Aim of the exercise
What lines in the following entries hold the word "want"? Copy each one.

☆ ☆ ☆ ☆ ☆

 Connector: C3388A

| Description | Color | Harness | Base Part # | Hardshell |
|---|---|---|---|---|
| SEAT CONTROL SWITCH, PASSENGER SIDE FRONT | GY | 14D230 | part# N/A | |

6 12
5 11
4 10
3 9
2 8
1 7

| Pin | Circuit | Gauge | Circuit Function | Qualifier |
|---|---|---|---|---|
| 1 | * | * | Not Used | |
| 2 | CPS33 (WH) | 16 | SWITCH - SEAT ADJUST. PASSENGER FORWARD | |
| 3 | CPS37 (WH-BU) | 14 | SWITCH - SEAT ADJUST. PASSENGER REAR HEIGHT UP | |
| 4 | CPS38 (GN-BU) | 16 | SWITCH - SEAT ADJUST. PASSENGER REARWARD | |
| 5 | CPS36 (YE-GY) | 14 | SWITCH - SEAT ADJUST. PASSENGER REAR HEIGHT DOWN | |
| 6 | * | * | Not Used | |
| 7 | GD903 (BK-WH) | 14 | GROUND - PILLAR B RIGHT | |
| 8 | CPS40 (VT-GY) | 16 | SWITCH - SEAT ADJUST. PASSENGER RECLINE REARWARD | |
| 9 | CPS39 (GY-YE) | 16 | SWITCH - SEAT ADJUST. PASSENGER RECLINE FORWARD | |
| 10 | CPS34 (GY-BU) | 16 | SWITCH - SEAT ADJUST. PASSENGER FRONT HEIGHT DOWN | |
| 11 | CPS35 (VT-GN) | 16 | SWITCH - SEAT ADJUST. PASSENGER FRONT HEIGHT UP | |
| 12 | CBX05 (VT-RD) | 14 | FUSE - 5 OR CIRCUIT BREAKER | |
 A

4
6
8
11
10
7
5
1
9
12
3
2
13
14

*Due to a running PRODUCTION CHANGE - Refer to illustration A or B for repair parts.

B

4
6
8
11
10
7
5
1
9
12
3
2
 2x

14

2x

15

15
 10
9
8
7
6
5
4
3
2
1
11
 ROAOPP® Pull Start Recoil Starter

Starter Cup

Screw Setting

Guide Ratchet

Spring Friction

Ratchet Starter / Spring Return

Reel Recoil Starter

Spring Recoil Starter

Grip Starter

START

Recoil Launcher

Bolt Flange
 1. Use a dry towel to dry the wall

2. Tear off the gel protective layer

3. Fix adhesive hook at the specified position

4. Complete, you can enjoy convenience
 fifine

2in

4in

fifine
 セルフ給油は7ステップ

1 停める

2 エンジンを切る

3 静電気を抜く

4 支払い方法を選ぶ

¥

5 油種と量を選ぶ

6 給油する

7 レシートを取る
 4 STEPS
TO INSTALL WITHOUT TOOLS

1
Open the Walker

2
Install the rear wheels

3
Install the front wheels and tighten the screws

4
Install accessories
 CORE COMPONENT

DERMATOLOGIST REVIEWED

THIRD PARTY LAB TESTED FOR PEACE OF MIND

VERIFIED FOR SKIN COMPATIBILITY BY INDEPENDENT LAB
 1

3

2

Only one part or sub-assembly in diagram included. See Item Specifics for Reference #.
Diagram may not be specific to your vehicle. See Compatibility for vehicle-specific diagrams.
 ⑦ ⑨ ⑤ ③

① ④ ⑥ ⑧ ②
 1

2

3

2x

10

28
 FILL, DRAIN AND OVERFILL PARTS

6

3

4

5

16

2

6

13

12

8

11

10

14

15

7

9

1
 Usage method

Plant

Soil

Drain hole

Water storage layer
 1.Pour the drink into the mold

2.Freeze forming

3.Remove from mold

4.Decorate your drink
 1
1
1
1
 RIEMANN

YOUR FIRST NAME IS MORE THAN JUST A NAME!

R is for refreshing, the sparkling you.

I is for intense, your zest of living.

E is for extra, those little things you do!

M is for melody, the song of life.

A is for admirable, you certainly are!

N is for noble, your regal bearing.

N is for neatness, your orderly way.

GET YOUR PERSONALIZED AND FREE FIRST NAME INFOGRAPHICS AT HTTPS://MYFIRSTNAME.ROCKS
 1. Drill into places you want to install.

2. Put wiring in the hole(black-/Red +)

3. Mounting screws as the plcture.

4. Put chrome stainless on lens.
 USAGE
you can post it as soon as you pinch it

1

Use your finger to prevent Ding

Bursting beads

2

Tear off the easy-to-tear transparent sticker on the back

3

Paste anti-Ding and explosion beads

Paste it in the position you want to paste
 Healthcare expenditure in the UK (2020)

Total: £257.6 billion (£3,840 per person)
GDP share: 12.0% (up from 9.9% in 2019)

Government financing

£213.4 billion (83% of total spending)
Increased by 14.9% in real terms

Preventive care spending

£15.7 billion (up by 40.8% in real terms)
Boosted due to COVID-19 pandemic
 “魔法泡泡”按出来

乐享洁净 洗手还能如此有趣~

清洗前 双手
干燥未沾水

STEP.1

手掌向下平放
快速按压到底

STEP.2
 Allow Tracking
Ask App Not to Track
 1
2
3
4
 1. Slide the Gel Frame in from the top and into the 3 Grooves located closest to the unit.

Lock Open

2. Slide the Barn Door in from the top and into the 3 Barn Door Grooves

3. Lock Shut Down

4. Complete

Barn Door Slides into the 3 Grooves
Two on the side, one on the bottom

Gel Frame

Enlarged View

☆ ☆ ☆ ☆ ☆

Task result
 1. Drill into places you want to install.
Paste it in the position you want to paste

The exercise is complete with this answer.